Durante años Harry había practicado una suerte de vida ermitaña. Decidió que el contacto con los demás no solamente le era doloroso por la arrogancia suprema y altivez de su prójimo, sino que le era intolerable por la general imbecilidad que salía de la boca de quienes eventualmente lo rodeaban. Decidió entonces rodearse sólo de libros y tratar de salir lo menos posible en confinamiento voluntario. Se había disfrazado de anacoreta lastimero.
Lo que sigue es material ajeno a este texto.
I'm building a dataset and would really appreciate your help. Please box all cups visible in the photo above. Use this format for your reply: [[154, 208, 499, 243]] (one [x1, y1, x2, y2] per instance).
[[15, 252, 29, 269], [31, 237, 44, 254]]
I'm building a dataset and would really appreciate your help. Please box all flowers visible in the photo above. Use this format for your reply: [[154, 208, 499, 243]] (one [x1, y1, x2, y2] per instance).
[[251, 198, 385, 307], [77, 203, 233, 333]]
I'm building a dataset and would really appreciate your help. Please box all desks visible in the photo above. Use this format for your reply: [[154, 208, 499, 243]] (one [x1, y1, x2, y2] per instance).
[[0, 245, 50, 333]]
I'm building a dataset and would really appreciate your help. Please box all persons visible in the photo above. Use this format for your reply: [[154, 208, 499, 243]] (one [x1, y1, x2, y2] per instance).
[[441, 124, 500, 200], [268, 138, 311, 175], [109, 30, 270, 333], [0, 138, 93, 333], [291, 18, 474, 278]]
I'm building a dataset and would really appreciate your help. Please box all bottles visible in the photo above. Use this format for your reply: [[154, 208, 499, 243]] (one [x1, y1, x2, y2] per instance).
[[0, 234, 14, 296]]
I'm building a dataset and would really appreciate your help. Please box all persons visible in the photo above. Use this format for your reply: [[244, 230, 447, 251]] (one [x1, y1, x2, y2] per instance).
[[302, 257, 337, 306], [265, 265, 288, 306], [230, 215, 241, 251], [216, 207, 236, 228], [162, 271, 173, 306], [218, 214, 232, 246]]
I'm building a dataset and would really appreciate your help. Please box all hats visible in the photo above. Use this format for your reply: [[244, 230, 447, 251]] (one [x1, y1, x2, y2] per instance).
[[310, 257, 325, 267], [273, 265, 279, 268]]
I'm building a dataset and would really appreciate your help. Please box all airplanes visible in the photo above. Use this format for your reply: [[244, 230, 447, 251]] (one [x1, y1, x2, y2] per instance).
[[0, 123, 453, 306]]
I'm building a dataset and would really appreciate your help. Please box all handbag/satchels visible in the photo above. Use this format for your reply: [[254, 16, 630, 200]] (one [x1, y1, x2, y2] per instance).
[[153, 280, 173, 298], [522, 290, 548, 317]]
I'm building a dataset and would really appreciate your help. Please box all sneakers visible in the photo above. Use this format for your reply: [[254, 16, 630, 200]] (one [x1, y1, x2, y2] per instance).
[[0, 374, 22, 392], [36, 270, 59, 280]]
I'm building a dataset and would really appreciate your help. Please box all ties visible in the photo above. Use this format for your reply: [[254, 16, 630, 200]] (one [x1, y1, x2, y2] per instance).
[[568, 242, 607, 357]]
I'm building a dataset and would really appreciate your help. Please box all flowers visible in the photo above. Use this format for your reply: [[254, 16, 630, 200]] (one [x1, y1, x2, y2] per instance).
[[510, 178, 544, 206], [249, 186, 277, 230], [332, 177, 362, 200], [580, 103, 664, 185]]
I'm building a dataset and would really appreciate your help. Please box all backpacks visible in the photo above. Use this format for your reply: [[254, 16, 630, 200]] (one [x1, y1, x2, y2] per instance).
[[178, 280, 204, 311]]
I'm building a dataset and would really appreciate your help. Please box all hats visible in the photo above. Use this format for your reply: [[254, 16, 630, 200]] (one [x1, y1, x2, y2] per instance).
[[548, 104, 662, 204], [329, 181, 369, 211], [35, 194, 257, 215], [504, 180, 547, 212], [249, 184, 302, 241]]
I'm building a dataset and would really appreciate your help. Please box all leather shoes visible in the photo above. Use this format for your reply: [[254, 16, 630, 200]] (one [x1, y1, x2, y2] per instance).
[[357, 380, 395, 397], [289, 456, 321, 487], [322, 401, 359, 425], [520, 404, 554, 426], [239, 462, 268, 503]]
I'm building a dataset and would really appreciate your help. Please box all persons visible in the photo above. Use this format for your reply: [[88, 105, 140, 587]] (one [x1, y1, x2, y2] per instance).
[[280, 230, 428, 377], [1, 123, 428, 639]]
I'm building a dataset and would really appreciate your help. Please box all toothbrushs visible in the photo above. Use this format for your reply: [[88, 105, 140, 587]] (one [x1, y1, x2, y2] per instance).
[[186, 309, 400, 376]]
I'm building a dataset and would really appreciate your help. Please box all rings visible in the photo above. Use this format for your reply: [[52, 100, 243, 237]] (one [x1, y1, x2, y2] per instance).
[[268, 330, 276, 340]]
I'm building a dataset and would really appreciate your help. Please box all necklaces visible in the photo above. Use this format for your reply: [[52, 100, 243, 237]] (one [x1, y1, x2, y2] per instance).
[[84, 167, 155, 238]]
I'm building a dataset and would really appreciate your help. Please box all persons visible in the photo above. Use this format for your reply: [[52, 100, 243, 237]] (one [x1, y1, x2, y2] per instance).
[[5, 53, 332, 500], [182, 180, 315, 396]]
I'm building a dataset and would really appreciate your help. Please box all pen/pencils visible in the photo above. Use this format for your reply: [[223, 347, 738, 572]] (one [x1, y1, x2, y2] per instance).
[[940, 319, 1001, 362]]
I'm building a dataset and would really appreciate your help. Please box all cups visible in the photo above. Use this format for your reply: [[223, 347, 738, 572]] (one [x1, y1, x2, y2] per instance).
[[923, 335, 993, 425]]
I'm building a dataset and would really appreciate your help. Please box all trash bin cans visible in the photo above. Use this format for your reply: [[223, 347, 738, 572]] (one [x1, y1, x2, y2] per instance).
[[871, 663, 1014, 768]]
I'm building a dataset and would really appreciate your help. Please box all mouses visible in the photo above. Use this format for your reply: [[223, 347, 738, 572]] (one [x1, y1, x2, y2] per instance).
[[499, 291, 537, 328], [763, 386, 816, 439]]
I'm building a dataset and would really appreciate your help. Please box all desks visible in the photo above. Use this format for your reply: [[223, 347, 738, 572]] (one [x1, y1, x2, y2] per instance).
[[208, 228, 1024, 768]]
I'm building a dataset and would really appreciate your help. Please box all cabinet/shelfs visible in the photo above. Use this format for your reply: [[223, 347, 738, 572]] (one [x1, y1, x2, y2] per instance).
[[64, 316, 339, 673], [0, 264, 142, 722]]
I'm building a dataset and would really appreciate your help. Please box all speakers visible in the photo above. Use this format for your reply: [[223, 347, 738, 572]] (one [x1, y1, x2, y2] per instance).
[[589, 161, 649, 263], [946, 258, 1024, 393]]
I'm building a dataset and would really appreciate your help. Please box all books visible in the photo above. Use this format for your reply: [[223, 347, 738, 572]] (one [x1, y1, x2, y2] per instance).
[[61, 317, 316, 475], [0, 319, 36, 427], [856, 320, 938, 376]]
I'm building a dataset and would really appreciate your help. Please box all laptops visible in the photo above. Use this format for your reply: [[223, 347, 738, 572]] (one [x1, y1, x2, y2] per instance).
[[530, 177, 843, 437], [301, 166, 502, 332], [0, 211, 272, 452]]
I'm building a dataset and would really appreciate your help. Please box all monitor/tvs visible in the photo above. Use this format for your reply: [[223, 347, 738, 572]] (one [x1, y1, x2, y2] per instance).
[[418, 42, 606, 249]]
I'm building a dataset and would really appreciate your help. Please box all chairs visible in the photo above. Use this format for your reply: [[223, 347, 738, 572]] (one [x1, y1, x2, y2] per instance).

Pero Harry no encontró en su mundo libresco en su inmensa biblioteca, en el silencio que lo rodeaba, en los árboles que se mecían acariciadoramente en su jardín y en el boque cercano, la gran repuesta, la respuesta a todas las preguntas. Tampoco halló paz para su angustia y cura a su desesperación. Algunos días como hoy, en que el sol brilla tanto que el cielo de veras parece la residencia de Zeus y las montañas y volcanes escaleras de clorofila para ascender a Él -desde una suerte de gótico vegetal- su pecho acribillado de suspiros y su mente de tristeza, eran penetrados por un oxígeno tranquilizador que venía quién sabe de dónde, porque si Harry hubiera sabido cuál era la procedencia de ese azul, habría caminado hasta allí, aunque le tomara el resto de su vida.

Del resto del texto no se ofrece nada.